[EM] Kevin: Votes-only criteria vs preference criteria
MIKE OSSIPOFF
nkklrp at hotmail.com
Fri Nov 18 12:56:49 PST 2011
Kevin:
You wrote:
You say it is inelegant to specify assumptions about methods to which criteria apply.
[endquote]
Yes.
You continue:
But
your alternative is criteria that have to discuss not just sincere
preferences but also the degree to which voting may be insincere.
[endquote]
Some
of my criteria stipulate sincere voting by some or all voters. Some of
them stipulate other preference/vote relations, such as
not having to
vote someone equal to or over one's favorite; or not having to vote
someone over one's favorite; or not having to vote
a less-liked candidate equal to or over a more-liked one.
However my criteria don't discuss degrees of insincerity. My criteria use one, and only one, definition of sincere voting.
You continue:
And you need to define these concepts in a universal way, irrespective of ballot format.
[endquote]
I have. I posted that definition years ago. I re-posted that definition within the last few weeks.
Sincere voting:
A voter has votes sincerely iff s/he doesn't falsify a preference or fail to vote a genuine preference that the voting system in
use would have allowed hir to vote in addition to the preferences that s/he actually did vote.
[end of definition of sincere voting]
To falsify a preference is to vote x over y without preferring x to y.
To vote a genuine preference is to vote x over y when one prefers x to y.
[end of definitions of falsifying a preference and voting a genuine preference]
I defined voting x over y in a wordy way that spoke of an election with arbitrarily many candidates and voters.
But someone else suggested a much briefer definition:
A voter votes x over y iff the relation of x's and y's status on hir ballot is such that, if s/he were the only voter,
and if x and y were the only candidates, then, with that relation of x's and y's status on hir ballot, x would win.
[end of someone else's brief definition of voting x over y]
I
don't know if I like that as much as my longer definition, because of
the awkwardness, and possible ambiguity, of speaking of a relation
of 2 candidates' status on a ballot. Well, the relations described in the following paragraph are such status relations.
Of
course, in Approval, that means approving x but not y. In Plurality it
means voting for x, which implies not voting for y. In a rank method
it means ranking x over y. In Range Voting, it means giving a higher rating to x than to y.

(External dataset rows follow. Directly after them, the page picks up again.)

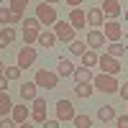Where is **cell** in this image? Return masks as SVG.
<instances>
[{
  "instance_id": "43",
  "label": "cell",
  "mask_w": 128,
  "mask_h": 128,
  "mask_svg": "<svg viewBox=\"0 0 128 128\" xmlns=\"http://www.w3.org/2000/svg\"><path fill=\"white\" fill-rule=\"evenodd\" d=\"M105 128H110V126H105Z\"/></svg>"
},
{
  "instance_id": "16",
  "label": "cell",
  "mask_w": 128,
  "mask_h": 128,
  "mask_svg": "<svg viewBox=\"0 0 128 128\" xmlns=\"http://www.w3.org/2000/svg\"><path fill=\"white\" fill-rule=\"evenodd\" d=\"M13 41H16V28L13 26H5L3 31H0V49H8Z\"/></svg>"
},
{
  "instance_id": "33",
  "label": "cell",
  "mask_w": 128,
  "mask_h": 128,
  "mask_svg": "<svg viewBox=\"0 0 128 128\" xmlns=\"http://www.w3.org/2000/svg\"><path fill=\"white\" fill-rule=\"evenodd\" d=\"M115 126L118 128H128V115H118V118H115Z\"/></svg>"
},
{
  "instance_id": "28",
  "label": "cell",
  "mask_w": 128,
  "mask_h": 128,
  "mask_svg": "<svg viewBox=\"0 0 128 128\" xmlns=\"http://www.w3.org/2000/svg\"><path fill=\"white\" fill-rule=\"evenodd\" d=\"M38 34H41V31H34V28H23V41H26V46L36 44V41H38Z\"/></svg>"
},
{
  "instance_id": "35",
  "label": "cell",
  "mask_w": 128,
  "mask_h": 128,
  "mask_svg": "<svg viewBox=\"0 0 128 128\" xmlns=\"http://www.w3.org/2000/svg\"><path fill=\"white\" fill-rule=\"evenodd\" d=\"M118 95H120V98H123V100L128 102V82H126V84H120V90H118Z\"/></svg>"
},
{
  "instance_id": "34",
  "label": "cell",
  "mask_w": 128,
  "mask_h": 128,
  "mask_svg": "<svg viewBox=\"0 0 128 128\" xmlns=\"http://www.w3.org/2000/svg\"><path fill=\"white\" fill-rule=\"evenodd\" d=\"M8 77H5V74H0V92H8Z\"/></svg>"
},
{
  "instance_id": "18",
  "label": "cell",
  "mask_w": 128,
  "mask_h": 128,
  "mask_svg": "<svg viewBox=\"0 0 128 128\" xmlns=\"http://www.w3.org/2000/svg\"><path fill=\"white\" fill-rule=\"evenodd\" d=\"M74 69H77V67L64 56V59L59 62V67H56V74H59V77H69V74H74Z\"/></svg>"
},
{
  "instance_id": "24",
  "label": "cell",
  "mask_w": 128,
  "mask_h": 128,
  "mask_svg": "<svg viewBox=\"0 0 128 128\" xmlns=\"http://www.w3.org/2000/svg\"><path fill=\"white\" fill-rule=\"evenodd\" d=\"M74 80H77V82H92L95 77H92L90 67H77V69H74Z\"/></svg>"
},
{
  "instance_id": "1",
  "label": "cell",
  "mask_w": 128,
  "mask_h": 128,
  "mask_svg": "<svg viewBox=\"0 0 128 128\" xmlns=\"http://www.w3.org/2000/svg\"><path fill=\"white\" fill-rule=\"evenodd\" d=\"M92 84L98 87L100 92H105V95H115L120 90V82L113 77V74H105V72H100V74H95V80H92Z\"/></svg>"
},
{
  "instance_id": "42",
  "label": "cell",
  "mask_w": 128,
  "mask_h": 128,
  "mask_svg": "<svg viewBox=\"0 0 128 128\" xmlns=\"http://www.w3.org/2000/svg\"><path fill=\"white\" fill-rule=\"evenodd\" d=\"M0 3H5V0H0Z\"/></svg>"
},
{
  "instance_id": "13",
  "label": "cell",
  "mask_w": 128,
  "mask_h": 128,
  "mask_svg": "<svg viewBox=\"0 0 128 128\" xmlns=\"http://www.w3.org/2000/svg\"><path fill=\"white\" fill-rule=\"evenodd\" d=\"M87 26H92V28L105 26V13H102V8H90V10H87Z\"/></svg>"
},
{
  "instance_id": "32",
  "label": "cell",
  "mask_w": 128,
  "mask_h": 128,
  "mask_svg": "<svg viewBox=\"0 0 128 128\" xmlns=\"http://www.w3.org/2000/svg\"><path fill=\"white\" fill-rule=\"evenodd\" d=\"M18 123L13 120V118H8V115H3V120H0V128H16Z\"/></svg>"
},
{
  "instance_id": "20",
  "label": "cell",
  "mask_w": 128,
  "mask_h": 128,
  "mask_svg": "<svg viewBox=\"0 0 128 128\" xmlns=\"http://www.w3.org/2000/svg\"><path fill=\"white\" fill-rule=\"evenodd\" d=\"M98 118H100L102 123H110V120H115V118H118V115H115L113 105H102V108L98 110Z\"/></svg>"
},
{
  "instance_id": "38",
  "label": "cell",
  "mask_w": 128,
  "mask_h": 128,
  "mask_svg": "<svg viewBox=\"0 0 128 128\" xmlns=\"http://www.w3.org/2000/svg\"><path fill=\"white\" fill-rule=\"evenodd\" d=\"M44 3H49V5H54V3H62V0H44Z\"/></svg>"
},
{
  "instance_id": "19",
  "label": "cell",
  "mask_w": 128,
  "mask_h": 128,
  "mask_svg": "<svg viewBox=\"0 0 128 128\" xmlns=\"http://www.w3.org/2000/svg\"><path fill=\"white\" fill-rule=\"evenodd\" d=\"M36 87H38L36 82H26V84H20V98H23V100H36Z\"/></svg>"
},
{
  "instance_id": "11",
  "label": "cell",
  "mask_w": 128,
  "mask_h": 128,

Explicitly specifying those things would be a perfectly adequate definition too, but I prefer
a completely method-disregarding definition.
You continued:
I don't feel this is more elegant. Possibly better-def... [the rest of what you said didn't copy]
[endquote]
What
don't you feel is more elegant? Using one universal definition of
sincere voting that applies to all ballot-formats and methods?
Or do think that it isn't more elegant for a criterion to apply seamlessly to all methods?